Far-right party likened to Nazis to shake up German parliament

* Polls put the AfD on up to 12 pct

* No other parties want to work or sit with the AfD

* Party aims to focus on migrants, euro zone, EU

* AfD member: We won't be an easy opposition

By Michelle Martin

FRANKFURT AN DER ODER, Germany, Sept 17 (Reuters) - The first far-right party set to enter Germany's parliament for more than a half a century says it will press for Chancellor Angela Merkel to be "severely punished" for opening the door to refugees and migrants.

The Alternative for Germany (AfD), which has also called for Germany's immigration minister to be "disposed of" in Turkey where her parents come from, could become the third largest party with up to 12 percent of the vote on Sept. 24, polls show.

That is far less than similar movements in other European countries - in France far-right leader Marine Le Pen won 34 percent of the vote in May and in the Netherlands far-rightist Geert Wilders scored 13 percent in a March election.

But the prospect of a party that the foreign minister has compared with the Nazis entering the heart of German democracy is unnerving the other parties. They all refuse to work with the AfD and no one wants to sit next to them in parliament.

Leading AfD candidate Alexander Gauland denies they are Nazis, saying others only use the term because of the party's popularity. It has won support with calls for Germany to shut its borders immediately, introduce a minimum quota for deportations and stop refugees bringing their families here.
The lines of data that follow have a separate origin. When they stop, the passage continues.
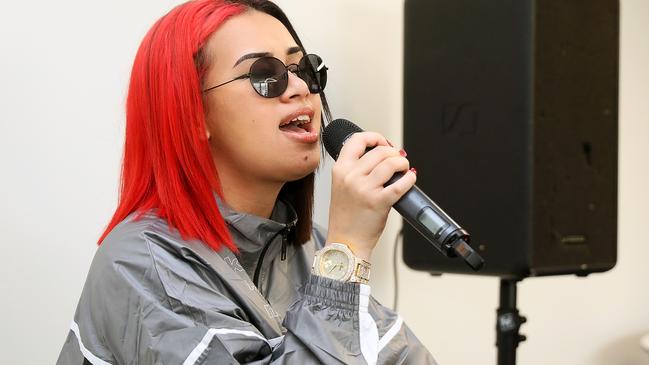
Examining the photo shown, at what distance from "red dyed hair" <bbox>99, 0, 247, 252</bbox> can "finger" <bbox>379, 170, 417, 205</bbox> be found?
271 millimetres

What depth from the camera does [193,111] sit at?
3.77 ft

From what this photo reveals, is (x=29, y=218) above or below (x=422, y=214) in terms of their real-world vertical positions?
below

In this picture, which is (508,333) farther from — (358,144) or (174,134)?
(174,134)

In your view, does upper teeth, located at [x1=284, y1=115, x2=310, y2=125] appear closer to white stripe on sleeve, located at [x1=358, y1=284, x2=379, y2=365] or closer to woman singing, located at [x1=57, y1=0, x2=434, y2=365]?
woman singing, located at [x1=57, y1=0, x2=434, y2=365]

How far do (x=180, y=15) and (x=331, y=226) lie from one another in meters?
0.42

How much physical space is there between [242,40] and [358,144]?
0.97 ft

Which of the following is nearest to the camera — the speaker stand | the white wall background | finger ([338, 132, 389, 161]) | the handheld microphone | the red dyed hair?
the handheld microphone

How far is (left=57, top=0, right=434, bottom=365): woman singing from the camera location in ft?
3.20

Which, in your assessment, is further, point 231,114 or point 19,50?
point 19,50

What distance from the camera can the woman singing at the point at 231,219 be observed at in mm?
977

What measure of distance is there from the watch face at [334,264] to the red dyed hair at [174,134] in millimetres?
174

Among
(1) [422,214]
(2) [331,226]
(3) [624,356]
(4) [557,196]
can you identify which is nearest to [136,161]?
(2) [331,226]

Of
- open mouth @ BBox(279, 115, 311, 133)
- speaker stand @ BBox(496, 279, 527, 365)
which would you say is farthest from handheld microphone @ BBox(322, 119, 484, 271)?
speaker stand @ BBox(496, 279, 527, 365)

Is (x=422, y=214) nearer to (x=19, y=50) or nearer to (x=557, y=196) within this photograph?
(x=557, y=196)
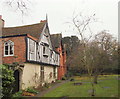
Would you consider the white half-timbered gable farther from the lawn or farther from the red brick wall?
the lawn

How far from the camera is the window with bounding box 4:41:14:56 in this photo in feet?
55.4

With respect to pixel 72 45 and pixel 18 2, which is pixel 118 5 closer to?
pixel 18 2

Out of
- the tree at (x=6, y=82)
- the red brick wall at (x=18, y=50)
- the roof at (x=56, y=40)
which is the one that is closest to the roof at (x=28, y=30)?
the red brick wall at (x=18, y=50)

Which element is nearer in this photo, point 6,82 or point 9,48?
point 6,82

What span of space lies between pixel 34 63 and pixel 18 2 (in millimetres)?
11679

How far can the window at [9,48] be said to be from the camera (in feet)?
55.4

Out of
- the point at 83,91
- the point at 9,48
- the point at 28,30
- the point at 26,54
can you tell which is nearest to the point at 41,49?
the point at 28,30

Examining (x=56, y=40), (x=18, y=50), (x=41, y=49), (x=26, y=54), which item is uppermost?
(x=56, y=40)

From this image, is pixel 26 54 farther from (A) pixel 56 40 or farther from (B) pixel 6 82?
(A) pixel 56 40

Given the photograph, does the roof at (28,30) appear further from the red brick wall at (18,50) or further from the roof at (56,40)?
the roof at (56,40)

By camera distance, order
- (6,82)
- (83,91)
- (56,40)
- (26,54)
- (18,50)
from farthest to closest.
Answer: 1. (56,40)
2. (18,50)
3. (26,54)
4. (83,91)
5. (6,82)

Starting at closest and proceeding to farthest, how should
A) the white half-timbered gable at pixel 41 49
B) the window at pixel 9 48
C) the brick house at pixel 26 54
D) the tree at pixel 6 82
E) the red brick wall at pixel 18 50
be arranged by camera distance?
1. the tree at pixel 6 82
2. the brick house at pixel 26 54
3. the red brick wall at pixel 18 50
4. the window at pixel 9 48
5. the white half-timbered gable at pixel 41 49

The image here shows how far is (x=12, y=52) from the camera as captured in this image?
16.9m

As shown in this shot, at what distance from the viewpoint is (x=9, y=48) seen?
16.9m
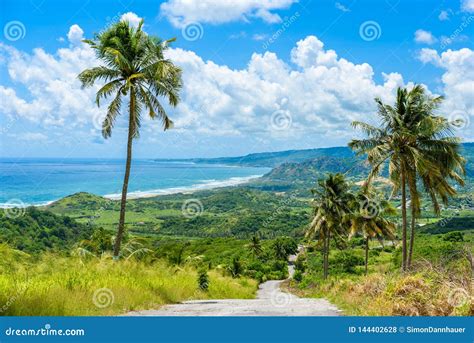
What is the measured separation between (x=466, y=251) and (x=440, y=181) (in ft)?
43.5

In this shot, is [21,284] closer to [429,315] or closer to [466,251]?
[429,315]

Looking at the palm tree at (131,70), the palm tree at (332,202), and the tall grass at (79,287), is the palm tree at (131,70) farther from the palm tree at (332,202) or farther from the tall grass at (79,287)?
the palm tree at (332,202)

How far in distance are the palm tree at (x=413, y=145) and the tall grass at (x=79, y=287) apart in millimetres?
13416

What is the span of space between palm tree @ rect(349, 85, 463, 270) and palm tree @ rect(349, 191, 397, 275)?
16.7 m

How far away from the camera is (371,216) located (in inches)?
1639

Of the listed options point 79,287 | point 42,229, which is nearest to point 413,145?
point 79,287

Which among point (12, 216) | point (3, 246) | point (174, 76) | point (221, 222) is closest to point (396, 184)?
point (174, 76)

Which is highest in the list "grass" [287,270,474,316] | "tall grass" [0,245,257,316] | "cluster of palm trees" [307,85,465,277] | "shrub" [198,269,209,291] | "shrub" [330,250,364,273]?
"cluster of palm trees" [307,85,465,277]

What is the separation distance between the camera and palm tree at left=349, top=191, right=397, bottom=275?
134 feet

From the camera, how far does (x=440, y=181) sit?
23172 millimetres

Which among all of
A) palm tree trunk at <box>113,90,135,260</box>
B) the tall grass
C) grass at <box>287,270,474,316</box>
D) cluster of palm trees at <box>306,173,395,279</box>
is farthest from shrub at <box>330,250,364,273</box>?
grass at <box>287,270,474,316</box>

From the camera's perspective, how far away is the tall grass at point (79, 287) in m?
8.06

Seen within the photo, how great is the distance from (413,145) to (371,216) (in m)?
19.5

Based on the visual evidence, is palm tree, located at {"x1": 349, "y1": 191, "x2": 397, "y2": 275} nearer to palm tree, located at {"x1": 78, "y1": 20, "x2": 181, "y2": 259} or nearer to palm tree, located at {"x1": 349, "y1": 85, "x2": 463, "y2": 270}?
palm tree, located at {"x1": 349, "y1": 85, "x2": 463, "y2": 270}
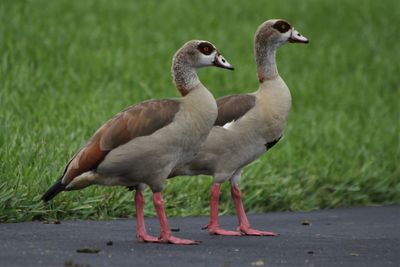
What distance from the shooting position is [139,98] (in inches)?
559

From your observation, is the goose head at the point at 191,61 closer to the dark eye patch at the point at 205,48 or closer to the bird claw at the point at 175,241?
the dark eye patch at the point at 205,48

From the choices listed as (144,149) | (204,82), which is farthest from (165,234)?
(204,82)

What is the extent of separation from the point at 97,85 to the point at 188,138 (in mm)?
6863

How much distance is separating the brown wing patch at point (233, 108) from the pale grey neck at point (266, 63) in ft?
1.13

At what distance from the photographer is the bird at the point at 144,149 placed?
26.2 feet

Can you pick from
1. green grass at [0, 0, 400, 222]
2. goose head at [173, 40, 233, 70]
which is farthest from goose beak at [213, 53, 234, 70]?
green grass at [0, 0, 400, 222]

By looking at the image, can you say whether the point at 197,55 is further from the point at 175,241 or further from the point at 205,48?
the point at 175,241

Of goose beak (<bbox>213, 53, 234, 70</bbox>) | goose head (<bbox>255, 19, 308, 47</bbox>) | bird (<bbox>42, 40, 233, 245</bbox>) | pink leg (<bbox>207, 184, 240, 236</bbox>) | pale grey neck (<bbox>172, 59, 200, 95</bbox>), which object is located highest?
goose head (<bbox>255, 19, 308, 47</bbox>)

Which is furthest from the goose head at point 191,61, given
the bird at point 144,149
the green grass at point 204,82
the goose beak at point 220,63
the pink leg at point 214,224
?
the green grass at point 204,82

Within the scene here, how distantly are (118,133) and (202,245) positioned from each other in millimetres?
1005

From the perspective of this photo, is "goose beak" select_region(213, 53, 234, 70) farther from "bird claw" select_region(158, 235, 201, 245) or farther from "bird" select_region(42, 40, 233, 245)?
"bird claw" select_region(158, 235, 201, 245)

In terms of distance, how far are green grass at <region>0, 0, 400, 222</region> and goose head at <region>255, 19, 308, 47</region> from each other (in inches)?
74.4

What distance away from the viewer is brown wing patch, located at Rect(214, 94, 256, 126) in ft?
29.4

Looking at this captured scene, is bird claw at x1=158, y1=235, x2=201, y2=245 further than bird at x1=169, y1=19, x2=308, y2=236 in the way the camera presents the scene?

"We're gradually becoming foreigners in our own country," Gauland told an election rally in the Polish border city of Frankfurt an der Oder.

A song with the lyrics "we'll bring happiness back to your homeland" blared out of a blue campaign bus and the 76-year-old lawyer said Germany belonged to the Germans, Islam had no place here and the migrant influx would make everyone worse off.

Gauland provoked outrage for saying at another event that Germans should no longer be reproached with the Nazi past and they should take pride in what their soldiers achieved during World War One and Two.

The Nazis ruled Germany from 1933 to 1945, during which time they killed 6 million Jews in the Holocaust and invaded countries across Europe.

The AfD could end up as the biggest opposition force in the national assembly if there is a re-run of the current coalition of Merkel's conservatives and Social Democrats (SPD) -- one of the most likely scenarios.

That would mean it would chair the powerful budget committee and open the general debate during budget consultations, giving prominence to its alternatives to government policies.